The direct COVID-19 deaths account for the majority of all excess deaths. However, when morbidity is taken into account, the estimates for the health impacts from a lockdown and lockdown induced recession are greater in terms of QALYs than the direct
COVID-19 deaths. Much of the health impact, particularly in terms of morbidity, will be felt long after the pandemic is assumed to last…

According to Sarah Knapton, the Science Editor of the Telegraph:

The estimates show that 16,000 people had died through missed medical care by May 1st, while coronavirus killed 25,000 in the same period.

The figures include 6,000 people who did not attend A&E at the height of lockdown because of fears they might catch the virus and the feeling they should remain at home because of the “Stay Home, Protect the NHS, Save Lives” message.

Likewise, 10,000 people are thought to have died in care homes due to early discharge from hospital and not being able to access critical care.

The article includes some choice quotes from the President of the Royal Society of Surgeons:

Professor Neil Mortensen, the President of the Royal College of Surgeons of England, warned that the health service “must never again be a coronavirus-only service”.

“We have to deal first with the most clinically urgent patients, and then as soon as possible with those who have been waiting the longest,” he said. “The period through August and September is vitally important in making progress before routine winter pressures emerge.”

Pretty damning, but before you pop the champagne corks with cries of “finally!”, a caveat. The authors of the report claim that the Covid death toll in an “unmitigated scenario”, i.e. a scenario in which the Government did nothing to encourage social distancing and people carried on as normal, would have been a whopping 1.5 million!

It should be noted that the health impacts modelled here represent a scenario with mitigations in place.

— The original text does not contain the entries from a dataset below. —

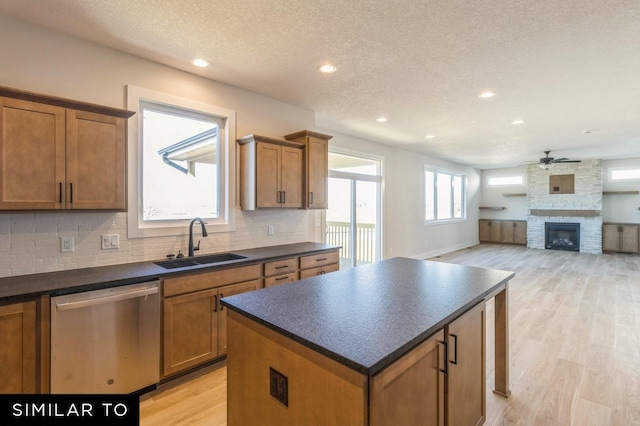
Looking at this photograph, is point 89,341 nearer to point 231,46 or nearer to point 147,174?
point 147,174

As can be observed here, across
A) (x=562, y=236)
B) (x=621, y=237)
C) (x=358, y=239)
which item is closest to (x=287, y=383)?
(x=358, y=239)

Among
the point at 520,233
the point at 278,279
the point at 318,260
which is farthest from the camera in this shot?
the point at 520,233

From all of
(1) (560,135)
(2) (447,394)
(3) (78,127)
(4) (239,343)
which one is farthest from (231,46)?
(1) (560,135)

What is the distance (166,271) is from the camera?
241 centimetres

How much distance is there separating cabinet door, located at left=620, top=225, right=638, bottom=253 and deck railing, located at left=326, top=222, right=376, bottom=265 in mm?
7603

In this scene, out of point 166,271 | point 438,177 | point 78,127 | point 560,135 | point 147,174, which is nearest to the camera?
point 78,127

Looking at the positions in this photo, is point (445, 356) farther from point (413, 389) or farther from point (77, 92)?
point (77, 92)

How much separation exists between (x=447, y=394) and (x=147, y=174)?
2962 millimetres

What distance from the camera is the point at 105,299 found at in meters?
2.07

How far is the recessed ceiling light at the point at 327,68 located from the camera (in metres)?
2.93

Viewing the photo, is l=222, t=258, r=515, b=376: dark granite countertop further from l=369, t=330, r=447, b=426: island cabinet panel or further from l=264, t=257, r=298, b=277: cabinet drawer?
l=264, t=257, r=298, b=277: cabinet drawer

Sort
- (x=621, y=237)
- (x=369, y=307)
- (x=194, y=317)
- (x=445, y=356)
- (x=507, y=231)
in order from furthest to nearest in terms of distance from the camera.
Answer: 1. (x=507, y=231)
2. (x=621, y=237)
3. (x=194, y=317)
4. (x=369, y=307)
5. (x=445, y=356)

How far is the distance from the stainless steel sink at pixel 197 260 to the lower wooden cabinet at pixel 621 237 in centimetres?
1064

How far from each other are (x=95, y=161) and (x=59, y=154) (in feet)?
0.69
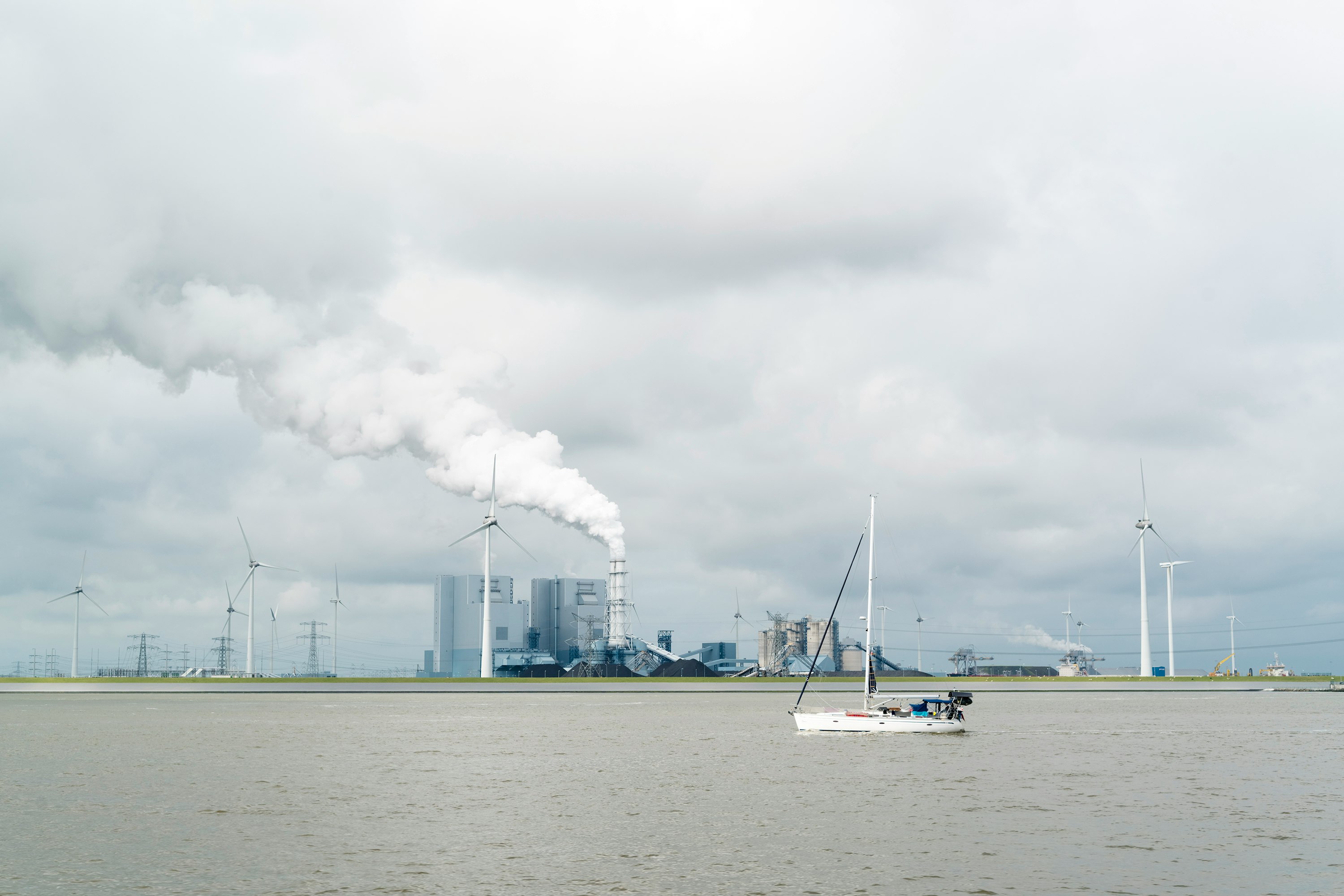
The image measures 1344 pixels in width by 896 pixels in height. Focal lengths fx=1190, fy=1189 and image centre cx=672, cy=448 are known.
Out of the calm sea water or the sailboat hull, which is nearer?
the calm sea water

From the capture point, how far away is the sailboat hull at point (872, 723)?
116 metres

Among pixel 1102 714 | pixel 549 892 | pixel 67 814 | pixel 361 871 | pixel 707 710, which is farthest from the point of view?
pixel 707 710

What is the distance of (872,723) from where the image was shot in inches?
4587

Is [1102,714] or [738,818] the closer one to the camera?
[738,818]

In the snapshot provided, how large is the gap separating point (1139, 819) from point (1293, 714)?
12804 cm

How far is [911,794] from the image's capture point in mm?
69500

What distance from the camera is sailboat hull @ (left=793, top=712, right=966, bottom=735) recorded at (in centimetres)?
11625

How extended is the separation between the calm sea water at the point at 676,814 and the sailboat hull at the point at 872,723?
1.53 m

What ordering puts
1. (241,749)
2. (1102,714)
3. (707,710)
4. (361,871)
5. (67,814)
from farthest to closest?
(707,710), (1102,714), (241,749), (67,814), (361,871)

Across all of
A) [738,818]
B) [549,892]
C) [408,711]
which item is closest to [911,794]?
[738,818]

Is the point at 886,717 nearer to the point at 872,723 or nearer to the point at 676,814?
the point at 872,723

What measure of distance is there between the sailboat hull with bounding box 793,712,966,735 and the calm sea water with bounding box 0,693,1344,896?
1.53 metres

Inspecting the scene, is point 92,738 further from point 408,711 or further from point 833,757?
point 833,757

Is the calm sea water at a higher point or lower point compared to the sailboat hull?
higher
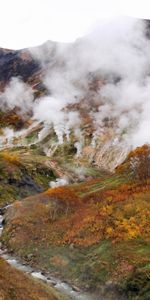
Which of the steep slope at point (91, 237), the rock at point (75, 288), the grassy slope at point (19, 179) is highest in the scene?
the grassy slope at point (19, 179)

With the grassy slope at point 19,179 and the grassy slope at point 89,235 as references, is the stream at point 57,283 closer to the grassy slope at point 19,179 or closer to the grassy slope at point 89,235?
the grassy slope at point 89,235

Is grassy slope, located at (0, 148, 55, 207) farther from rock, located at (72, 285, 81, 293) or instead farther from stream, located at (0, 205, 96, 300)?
rock, located at (72, 285, 81, 293)

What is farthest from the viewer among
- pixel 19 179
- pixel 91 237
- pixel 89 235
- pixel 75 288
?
pixel 19 179

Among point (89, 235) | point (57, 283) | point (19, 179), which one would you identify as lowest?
point (57, 283)

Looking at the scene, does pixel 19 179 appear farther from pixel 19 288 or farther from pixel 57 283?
pixel 19 288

Without mitigations, a far larger number of people would have died from COVID-19 such that the QALY impact from COVID-19 deaths would be more than three times the total QALY impact of all the categories (mortality and morbidity impacts) for the CSS mitigated scenario presented here. A comparison with an unmitigated scenario 3 is provided in Annex G and shows that mitigation have prevented up to 1.5m direct COVID-19 deaths.

Total balls, obviously. The relevant counter-factual is not this fantastical “unmitigated scenario”, but a continuation of the mitigation strategy put in place by the Government on March 16th in which people were encouraged to observe modest social distancing measures, with quarantining restricted to the infected, the elderly and the vulnerable. As even Chris Whitty now admits, this strategy proved effective and the number of daily cases was falling before the full lockdown was imposed on March 23rd. The real question is “Did the full lockdown prevent more loss of life than it caused?” and, thanks to this report, we can conclude with some confidence that it didn’t.